» Required tasks
- A) In the Paoay Sand Dunes account, why was taking photos from the moving vehicle a challenge?
- B) Please transcribe everything in the Paoay Sand Dunes account from "But there was" down to "off the vehicle.".
- C) Go on with the Paoay Sand Dunes account, picking up after its final sentence.

» Document passage
|---|
“We’re losing it!” I shouted in a mixture of excitement and panic as the 4×4 jeepney we were riding stirred dust across the vast arid land. The big ball of fire is slowly dipping in the horizon, and the sea pine trees — which under normal circumstances I would find delightful — were blocking the view. We’re losing it, I whispered again, this time in a tone that was coming from a place between sadness and frustration. We just lost the sunset.
But there was no time to be unhappy. The vehicle accelerated under the twilight skies, illuminated by the afterglow of the sunset that we just missed. The weak sunlight hurdling the horizon became our guide and there we were in the middle of a desert in Ilocos Norte, just about to start our sandy adventure. Up and down the sand dunes we went while we struggled to keep a good grip on the safety bars. Taking photos was a challenge because not only did we not have enough light, I certainly did not want to be in the the next day’s news about a blogger who accidentally and stupidly got thrown off the vehicle.
We were in the middle of Paoay Sand Dunes, one of the many thirsty lands in Ilocos. On the plane while approaching the Laoag runway, my eyes were treated to view of spectacular landscapes, which are patched with many mini-deserts. This place was one of those. Paoay Sand Dunes is an 88 sq km parched paradise that lies adjacent Suba Beach. It is one of the two most popular sand dunes sites in the province, the other one being La Paz in Laoag City.
Our vehicle slowed down to a halt on the peak of a sand wave. Our guide hopped out of the driver seat and asked who among us were interested to go sandboarding. I raised my hand like it had never been raised before! Never mind that I had never tried it, not even once. Never mind that I was wearing tight pants, which would get extremely dirty after. Never mind that I had just recovered from a terrible case of asthma. The desert be damned, I just missed the sunset and there’s no way I will miss this!
|---|
[Extracted data entries]
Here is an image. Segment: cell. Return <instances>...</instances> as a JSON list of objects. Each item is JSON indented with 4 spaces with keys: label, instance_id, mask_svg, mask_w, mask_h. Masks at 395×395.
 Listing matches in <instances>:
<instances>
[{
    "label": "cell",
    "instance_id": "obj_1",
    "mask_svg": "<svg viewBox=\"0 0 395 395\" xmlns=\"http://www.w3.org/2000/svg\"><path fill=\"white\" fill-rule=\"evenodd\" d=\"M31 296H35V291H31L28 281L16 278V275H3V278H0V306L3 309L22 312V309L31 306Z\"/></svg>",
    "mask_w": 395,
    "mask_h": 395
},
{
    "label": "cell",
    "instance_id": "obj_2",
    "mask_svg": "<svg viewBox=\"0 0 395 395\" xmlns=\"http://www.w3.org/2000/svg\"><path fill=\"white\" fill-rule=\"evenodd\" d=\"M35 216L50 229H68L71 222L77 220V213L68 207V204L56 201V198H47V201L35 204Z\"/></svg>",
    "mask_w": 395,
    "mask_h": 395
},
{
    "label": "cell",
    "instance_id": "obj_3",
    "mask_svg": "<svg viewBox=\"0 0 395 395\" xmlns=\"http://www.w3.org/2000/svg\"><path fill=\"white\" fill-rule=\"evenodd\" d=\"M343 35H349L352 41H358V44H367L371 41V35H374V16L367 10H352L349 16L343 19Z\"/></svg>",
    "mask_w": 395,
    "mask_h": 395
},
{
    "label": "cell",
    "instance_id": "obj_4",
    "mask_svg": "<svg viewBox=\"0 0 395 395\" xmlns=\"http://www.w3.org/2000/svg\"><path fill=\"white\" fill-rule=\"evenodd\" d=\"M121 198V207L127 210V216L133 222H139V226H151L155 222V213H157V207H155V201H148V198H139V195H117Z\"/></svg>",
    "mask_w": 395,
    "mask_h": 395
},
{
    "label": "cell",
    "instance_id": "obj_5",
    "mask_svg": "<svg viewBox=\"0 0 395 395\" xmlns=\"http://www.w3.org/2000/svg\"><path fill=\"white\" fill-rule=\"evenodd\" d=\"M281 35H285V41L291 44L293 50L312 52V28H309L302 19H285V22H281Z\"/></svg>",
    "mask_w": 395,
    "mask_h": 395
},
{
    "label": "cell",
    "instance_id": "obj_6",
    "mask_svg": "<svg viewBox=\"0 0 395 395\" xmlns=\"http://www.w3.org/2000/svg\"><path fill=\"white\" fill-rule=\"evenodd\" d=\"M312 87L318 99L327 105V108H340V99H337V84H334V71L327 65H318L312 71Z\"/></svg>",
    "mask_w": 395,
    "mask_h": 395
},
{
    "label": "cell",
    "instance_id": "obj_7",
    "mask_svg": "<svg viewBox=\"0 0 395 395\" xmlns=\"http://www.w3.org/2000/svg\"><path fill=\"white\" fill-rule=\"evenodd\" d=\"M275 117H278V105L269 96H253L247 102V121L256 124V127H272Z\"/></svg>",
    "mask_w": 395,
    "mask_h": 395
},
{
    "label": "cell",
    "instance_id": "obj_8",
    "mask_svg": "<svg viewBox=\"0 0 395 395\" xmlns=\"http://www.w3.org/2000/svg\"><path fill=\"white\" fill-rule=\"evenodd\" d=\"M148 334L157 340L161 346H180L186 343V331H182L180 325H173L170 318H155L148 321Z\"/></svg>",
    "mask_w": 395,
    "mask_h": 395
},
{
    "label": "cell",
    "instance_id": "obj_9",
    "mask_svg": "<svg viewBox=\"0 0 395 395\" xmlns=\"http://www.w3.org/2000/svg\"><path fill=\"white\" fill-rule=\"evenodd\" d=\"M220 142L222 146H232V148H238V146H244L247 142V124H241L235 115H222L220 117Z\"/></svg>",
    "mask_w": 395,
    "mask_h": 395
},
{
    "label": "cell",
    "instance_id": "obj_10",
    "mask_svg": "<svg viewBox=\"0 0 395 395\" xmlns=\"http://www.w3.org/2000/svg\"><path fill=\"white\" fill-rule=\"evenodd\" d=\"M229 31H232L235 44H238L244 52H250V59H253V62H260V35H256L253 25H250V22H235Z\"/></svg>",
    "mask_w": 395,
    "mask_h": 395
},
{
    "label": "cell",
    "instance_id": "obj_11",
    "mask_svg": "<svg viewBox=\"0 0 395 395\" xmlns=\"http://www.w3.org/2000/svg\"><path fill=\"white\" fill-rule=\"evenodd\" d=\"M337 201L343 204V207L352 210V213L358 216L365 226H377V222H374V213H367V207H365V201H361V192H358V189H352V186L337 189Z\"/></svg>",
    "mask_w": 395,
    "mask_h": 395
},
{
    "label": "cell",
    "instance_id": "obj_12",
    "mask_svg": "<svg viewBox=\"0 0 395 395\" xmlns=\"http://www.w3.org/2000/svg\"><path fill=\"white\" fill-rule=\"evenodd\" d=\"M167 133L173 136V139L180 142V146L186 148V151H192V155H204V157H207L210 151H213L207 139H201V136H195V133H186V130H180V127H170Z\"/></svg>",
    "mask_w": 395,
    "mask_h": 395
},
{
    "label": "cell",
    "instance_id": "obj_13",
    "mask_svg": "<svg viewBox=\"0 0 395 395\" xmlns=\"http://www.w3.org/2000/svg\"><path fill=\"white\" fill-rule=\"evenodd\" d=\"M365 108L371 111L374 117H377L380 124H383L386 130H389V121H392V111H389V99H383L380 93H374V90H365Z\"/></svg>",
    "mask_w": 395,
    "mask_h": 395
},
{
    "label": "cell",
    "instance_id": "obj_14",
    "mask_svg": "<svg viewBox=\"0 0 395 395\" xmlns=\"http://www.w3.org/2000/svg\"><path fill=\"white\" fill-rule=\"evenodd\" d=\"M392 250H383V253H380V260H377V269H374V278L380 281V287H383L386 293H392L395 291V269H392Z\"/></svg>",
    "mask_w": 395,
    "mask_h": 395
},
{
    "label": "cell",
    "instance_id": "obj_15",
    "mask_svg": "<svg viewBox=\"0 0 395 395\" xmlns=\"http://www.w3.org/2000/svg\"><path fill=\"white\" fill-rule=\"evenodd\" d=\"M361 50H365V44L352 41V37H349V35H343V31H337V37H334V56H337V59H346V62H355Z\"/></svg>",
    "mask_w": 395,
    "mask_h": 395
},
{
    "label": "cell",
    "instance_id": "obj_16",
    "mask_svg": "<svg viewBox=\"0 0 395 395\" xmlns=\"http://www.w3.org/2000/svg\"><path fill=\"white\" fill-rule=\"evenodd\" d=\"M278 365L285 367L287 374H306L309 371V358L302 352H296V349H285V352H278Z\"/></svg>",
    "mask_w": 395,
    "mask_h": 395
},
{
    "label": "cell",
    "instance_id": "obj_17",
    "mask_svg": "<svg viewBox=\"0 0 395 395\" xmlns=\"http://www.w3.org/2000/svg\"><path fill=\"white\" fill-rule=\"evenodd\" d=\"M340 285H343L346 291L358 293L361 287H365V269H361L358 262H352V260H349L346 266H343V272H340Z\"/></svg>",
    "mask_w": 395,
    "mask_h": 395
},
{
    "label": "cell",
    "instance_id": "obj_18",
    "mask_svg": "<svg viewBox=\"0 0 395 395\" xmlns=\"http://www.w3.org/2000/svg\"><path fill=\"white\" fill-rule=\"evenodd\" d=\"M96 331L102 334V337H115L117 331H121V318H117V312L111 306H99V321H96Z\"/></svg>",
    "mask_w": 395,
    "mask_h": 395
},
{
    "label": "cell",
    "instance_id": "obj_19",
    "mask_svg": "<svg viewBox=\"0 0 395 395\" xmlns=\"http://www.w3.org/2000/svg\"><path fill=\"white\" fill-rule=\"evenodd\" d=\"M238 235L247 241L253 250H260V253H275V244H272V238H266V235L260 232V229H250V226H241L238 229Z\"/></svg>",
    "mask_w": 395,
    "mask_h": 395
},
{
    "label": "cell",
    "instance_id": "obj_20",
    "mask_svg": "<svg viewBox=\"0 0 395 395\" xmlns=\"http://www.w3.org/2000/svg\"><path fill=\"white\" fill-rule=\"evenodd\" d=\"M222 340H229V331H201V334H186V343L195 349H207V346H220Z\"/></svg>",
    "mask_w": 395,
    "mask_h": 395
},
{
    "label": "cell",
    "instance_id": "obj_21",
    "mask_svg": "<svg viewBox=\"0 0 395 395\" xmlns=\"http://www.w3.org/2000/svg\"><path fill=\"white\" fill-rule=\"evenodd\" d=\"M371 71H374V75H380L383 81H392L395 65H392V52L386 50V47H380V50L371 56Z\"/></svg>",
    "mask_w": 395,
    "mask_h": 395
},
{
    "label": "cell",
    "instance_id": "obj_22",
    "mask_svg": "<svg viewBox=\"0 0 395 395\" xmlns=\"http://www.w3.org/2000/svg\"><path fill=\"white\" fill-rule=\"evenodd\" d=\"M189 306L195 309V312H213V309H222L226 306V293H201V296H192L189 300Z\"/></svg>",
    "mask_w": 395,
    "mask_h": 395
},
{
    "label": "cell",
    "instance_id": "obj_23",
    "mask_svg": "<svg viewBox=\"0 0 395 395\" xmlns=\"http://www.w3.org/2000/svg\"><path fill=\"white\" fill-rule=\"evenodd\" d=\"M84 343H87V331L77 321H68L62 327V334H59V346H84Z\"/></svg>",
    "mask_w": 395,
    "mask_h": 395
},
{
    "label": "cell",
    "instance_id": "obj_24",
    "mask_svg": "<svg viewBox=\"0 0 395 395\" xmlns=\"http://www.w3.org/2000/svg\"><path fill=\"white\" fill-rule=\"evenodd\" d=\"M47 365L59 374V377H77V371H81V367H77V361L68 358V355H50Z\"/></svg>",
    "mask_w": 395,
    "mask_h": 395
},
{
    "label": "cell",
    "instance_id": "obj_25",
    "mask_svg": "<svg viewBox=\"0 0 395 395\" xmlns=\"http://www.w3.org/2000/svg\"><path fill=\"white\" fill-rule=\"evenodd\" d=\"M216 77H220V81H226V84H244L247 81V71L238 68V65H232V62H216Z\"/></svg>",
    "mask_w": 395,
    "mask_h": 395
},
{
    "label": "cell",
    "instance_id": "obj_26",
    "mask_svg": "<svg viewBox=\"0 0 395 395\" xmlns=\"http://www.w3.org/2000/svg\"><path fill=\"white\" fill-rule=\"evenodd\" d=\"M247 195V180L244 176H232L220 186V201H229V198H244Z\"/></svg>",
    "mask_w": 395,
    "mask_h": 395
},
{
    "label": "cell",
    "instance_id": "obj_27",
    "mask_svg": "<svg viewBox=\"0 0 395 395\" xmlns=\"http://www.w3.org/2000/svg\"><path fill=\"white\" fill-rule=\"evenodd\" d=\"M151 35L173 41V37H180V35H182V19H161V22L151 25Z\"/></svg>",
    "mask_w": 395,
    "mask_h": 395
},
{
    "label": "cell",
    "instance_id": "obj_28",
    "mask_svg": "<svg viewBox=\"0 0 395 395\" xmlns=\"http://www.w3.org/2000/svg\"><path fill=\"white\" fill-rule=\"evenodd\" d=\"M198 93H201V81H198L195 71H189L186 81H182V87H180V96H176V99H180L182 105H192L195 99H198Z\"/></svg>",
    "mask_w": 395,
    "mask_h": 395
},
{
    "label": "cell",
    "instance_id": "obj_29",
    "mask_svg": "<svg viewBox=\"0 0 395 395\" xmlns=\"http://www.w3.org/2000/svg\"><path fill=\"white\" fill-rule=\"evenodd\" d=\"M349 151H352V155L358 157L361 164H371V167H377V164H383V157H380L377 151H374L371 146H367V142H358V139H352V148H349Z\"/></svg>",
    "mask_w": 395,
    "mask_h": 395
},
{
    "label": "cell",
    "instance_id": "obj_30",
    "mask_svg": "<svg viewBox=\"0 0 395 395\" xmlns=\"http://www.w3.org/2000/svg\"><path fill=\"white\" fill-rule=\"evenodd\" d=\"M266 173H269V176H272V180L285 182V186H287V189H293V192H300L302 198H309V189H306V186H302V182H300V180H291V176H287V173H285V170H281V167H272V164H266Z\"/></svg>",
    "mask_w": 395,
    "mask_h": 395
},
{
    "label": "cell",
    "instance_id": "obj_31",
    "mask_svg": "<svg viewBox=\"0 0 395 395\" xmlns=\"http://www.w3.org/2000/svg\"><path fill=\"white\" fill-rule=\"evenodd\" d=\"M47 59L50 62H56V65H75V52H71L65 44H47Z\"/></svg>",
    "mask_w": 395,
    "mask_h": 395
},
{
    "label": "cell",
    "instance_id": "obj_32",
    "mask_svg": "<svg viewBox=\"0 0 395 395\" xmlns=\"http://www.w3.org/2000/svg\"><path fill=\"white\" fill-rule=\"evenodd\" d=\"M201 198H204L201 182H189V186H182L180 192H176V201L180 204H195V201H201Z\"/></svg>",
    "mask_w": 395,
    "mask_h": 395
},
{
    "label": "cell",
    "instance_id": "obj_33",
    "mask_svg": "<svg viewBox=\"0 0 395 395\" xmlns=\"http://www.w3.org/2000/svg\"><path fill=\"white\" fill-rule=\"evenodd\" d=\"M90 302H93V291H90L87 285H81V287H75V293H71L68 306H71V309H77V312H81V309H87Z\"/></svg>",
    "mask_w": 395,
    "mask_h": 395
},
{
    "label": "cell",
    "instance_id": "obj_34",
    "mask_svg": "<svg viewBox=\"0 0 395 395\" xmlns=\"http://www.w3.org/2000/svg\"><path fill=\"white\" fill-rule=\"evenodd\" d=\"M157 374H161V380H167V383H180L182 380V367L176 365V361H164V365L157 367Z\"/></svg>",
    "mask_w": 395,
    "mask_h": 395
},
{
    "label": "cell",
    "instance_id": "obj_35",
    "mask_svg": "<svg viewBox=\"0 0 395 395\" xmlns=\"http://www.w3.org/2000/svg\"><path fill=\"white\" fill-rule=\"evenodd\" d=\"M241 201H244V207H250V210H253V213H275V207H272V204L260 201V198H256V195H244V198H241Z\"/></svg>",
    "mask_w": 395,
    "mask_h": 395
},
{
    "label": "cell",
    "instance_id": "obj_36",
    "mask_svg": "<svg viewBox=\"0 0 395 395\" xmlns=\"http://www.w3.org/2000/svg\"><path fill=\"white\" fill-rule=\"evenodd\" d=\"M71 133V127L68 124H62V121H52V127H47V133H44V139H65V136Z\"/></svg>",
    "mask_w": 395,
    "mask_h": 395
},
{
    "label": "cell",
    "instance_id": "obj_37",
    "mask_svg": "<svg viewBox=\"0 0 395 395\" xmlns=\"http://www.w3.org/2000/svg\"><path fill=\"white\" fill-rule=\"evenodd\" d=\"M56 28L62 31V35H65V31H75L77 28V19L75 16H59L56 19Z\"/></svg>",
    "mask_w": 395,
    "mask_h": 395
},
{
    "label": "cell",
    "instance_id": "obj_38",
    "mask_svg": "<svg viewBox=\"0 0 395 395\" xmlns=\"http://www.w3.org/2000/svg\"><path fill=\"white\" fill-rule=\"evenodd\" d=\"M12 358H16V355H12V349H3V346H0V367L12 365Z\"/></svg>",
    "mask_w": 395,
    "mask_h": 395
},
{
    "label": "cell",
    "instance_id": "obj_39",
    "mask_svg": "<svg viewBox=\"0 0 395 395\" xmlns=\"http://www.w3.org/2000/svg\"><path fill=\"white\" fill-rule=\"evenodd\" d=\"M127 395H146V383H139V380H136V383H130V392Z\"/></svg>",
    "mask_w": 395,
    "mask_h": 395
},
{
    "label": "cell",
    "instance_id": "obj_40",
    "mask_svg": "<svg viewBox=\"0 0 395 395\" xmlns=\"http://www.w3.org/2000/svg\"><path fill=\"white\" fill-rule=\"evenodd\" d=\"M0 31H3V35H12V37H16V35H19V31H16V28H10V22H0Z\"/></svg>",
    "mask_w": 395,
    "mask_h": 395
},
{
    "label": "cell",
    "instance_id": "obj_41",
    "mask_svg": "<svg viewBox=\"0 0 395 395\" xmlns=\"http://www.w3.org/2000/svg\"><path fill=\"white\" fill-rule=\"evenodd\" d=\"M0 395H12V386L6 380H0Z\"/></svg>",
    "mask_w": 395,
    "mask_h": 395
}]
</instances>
|---|
» Answers to the exercise
- A) There wasn't enough light. The writer also held on to the safety bars rather than risk being thrown off the vehicle and ending up in the next day's news.

- B)
But there was no time to be unhappy. The vehicle accelerated under the twilight skies, illuminated by the afterglow of the sunset that we just missed. The weak sunlight hurdling the horizon became our guide and there we were in the middle of a desert in Ilocos Norte, just about to start our sandy adventure. Up and down the sand dunes we went while we struggled to keep a good grip on the safety bars. Taking photos was a challenge because not only did we not have enough light, I certainly did not want to be in the the next day’s news about a blogger who accidentally and stupidly got thrown off the vehicle.

- C)
I got on the board, bent my knees to a fighting form, and slid down to the valley! But not before crashing. Halfway on the way down, I lost balance and faltered. Picked up the board. Climbed back up. Let’s try again! The second attempt was perfect. I reached the base of the sandy cliff without touching the ground! Ha! I was getting lost in the delusion that I was the best sandboarder in the world of all time ever ever ever when the rest of the group called us back up. It was time to get moving, for the light was dwindling.
No point of that ride was comfortable. When its gigantic wheels roll on the rugged terrain, we at the back of the vehicle could feel every muscle in our body tremble as if we were in those fancy massage chairs. The difference is, this was not relaxing at all. We needed to hold on for our dear lives for this one. It is quite funny that while I stood there, I had this awful feeling that my body would get sore that night (and it did) yet I wanted more — more dunes, more shaking, more sandboarding! The farther we got and the longer our ride went, the more I wanted to stay there. Alas, the dark was blanketing the desert.
How to get there: From Laoag, one option is to take a tricycle to Paoay Sand Dunes. Here, you may rent a 4×4 jeepney. The cost of the tour is usually P2500 inclusive of the ride, guide fee, and the use of sandboard. The jeep can carry up to 5 pax so you might want to divide the cost among the group if you’re part of one.